An Open Letter to Kathy Griffin in Crisis
Almost all of us have seen the sickening Internet image of comedian Kathy Griffin holding the gory, severed head of Donald Trump. The same Internet that flashed the image has the potential to carry this commentary to the perpetrator of this act. If any reader has the wherewithal to make this happen, please do so!
There come times in all of our lives where we say and do things that we later regret. Sometimes it’s premeditated and other times it’s not.
Last evening at a baseball game, I sat behind friends planning to be married soon. As the game concluded, the lady said she needed to get home. I bid them goodbye and threw in, “Get her to bed quickly!”
“Ahh… I mean… drop her off.”
People laughed as I feebly tried to reel it back, but it was too late. What redeemed me was our group knows my heart that I hadn’t meant anything inappropriate by my miscue.

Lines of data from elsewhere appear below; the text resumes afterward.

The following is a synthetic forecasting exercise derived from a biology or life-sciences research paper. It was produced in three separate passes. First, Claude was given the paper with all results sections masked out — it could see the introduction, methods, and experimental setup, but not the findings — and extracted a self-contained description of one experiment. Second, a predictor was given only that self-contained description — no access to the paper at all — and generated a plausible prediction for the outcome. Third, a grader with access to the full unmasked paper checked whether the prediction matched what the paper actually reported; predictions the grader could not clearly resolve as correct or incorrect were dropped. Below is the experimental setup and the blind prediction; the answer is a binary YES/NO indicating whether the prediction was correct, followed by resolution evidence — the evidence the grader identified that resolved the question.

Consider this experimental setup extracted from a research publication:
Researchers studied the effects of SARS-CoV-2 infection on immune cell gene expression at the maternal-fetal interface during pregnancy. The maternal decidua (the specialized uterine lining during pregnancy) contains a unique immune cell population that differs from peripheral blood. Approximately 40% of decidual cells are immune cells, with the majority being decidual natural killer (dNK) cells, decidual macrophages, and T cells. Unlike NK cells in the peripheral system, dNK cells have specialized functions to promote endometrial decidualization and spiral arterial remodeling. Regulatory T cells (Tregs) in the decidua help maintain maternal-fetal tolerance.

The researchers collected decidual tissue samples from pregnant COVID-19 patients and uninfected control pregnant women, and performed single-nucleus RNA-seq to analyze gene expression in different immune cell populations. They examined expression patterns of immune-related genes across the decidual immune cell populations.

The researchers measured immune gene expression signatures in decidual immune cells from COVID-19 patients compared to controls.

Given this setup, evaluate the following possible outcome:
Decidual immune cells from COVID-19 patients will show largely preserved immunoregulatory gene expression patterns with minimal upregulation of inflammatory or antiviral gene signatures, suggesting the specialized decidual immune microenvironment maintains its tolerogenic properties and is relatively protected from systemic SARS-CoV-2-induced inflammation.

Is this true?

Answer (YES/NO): NO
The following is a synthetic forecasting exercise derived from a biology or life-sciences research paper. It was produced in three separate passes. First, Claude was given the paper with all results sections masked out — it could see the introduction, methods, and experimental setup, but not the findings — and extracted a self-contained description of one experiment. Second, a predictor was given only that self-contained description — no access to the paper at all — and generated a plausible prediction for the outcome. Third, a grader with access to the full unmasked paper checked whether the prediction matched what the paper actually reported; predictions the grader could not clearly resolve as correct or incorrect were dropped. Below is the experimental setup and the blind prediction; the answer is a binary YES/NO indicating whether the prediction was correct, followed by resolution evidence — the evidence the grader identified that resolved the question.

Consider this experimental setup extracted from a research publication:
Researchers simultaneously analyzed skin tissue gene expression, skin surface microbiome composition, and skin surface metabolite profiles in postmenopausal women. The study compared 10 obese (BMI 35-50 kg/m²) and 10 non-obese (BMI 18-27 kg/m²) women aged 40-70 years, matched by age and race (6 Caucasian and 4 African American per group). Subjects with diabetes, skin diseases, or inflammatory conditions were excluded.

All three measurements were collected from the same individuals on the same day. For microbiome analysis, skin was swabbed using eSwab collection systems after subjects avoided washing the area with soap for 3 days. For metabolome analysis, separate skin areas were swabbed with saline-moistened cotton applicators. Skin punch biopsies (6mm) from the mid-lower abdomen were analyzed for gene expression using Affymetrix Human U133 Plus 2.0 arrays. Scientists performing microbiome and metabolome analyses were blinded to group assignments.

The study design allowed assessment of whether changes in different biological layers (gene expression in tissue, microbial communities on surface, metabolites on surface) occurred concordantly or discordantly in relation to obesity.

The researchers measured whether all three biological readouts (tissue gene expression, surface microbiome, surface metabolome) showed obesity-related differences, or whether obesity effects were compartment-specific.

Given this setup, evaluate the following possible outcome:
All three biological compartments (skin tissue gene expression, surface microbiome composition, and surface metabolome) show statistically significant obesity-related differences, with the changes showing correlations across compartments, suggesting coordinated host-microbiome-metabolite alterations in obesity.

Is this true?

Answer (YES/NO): NO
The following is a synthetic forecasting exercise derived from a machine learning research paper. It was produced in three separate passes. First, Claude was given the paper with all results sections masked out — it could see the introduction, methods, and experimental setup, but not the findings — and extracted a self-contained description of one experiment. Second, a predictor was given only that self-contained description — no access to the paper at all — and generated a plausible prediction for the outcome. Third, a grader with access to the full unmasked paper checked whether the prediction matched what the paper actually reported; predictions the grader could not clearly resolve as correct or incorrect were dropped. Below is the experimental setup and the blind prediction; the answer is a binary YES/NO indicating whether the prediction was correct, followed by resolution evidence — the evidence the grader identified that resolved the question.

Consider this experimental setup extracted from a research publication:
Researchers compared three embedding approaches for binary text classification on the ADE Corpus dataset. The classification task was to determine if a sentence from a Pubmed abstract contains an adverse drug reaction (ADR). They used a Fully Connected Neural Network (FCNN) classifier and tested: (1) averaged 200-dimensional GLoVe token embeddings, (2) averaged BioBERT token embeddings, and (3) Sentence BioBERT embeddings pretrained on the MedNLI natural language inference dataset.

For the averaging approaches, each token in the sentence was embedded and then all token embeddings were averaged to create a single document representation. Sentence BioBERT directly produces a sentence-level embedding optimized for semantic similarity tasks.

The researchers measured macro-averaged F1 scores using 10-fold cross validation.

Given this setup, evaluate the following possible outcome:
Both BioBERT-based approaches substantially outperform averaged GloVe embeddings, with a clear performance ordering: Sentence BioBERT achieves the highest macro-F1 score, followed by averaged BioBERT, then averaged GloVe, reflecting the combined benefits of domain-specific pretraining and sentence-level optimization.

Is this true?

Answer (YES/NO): NO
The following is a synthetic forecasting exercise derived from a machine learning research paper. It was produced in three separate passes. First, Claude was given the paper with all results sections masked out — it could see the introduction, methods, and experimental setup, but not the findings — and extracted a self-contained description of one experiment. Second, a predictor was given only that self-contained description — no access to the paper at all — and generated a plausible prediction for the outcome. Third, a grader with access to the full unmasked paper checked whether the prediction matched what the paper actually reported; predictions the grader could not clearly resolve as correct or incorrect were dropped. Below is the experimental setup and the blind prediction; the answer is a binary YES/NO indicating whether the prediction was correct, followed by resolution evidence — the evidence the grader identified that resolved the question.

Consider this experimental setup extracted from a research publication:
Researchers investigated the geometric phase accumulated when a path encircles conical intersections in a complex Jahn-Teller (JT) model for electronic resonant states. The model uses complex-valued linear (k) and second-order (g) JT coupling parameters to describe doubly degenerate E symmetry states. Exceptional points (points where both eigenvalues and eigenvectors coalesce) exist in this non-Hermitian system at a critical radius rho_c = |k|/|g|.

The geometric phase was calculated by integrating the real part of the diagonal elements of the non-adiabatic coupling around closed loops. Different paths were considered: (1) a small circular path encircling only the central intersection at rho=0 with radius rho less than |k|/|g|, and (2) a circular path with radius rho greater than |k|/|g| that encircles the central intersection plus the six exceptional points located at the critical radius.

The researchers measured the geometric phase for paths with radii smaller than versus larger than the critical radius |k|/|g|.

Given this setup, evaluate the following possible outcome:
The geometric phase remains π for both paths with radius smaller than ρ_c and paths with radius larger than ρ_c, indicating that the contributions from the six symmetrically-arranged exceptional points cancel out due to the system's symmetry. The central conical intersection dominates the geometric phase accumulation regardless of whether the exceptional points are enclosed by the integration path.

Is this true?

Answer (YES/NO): NO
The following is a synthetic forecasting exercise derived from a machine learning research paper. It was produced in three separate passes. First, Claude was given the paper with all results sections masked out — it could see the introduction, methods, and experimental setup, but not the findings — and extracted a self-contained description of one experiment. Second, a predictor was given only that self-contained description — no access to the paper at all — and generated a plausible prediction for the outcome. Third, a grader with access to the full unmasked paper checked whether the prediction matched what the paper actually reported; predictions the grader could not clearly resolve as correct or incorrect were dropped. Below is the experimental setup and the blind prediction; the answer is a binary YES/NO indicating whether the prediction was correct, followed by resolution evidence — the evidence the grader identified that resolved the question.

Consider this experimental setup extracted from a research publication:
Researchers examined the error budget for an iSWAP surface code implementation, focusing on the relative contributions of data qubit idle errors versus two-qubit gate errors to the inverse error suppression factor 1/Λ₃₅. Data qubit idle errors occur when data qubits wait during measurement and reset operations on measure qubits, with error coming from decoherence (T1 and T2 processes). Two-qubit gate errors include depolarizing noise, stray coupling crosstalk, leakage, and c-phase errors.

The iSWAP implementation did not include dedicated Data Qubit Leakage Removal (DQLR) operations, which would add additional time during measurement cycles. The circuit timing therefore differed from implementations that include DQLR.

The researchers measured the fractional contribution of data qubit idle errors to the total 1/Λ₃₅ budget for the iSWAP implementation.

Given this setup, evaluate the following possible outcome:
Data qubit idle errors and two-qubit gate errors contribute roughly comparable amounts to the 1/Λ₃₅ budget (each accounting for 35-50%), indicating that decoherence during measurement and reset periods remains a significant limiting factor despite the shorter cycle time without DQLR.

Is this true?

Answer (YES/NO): NO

Kathy, your recent ISIS-type decapitation image that exploded across the Internet doesn’t fit into this innocent category. Although we don’t know you or the motivations of your heart, please understand that we can’t remain silent, brushing it off as an insignificant mistake.
Scores were appalled by your actions, including the President and the First Lady, who said, “As a mother, a wife, and human being, that photo is disturbing.” Even liberal personalities like Chelsea Clinton and Anderson Cooper issued strong statements critical of your conduct.
I use the word “appalling” from “apalair” meaning “to make pale,” because that’s the cruel effect it had on scores of Americans. Imagine if you were in the room with Trump’s eleven-year-old, Baron, who witnessed the bloody image on the screen and screamed “Mommy, Mommy!” He thought his dad was dead.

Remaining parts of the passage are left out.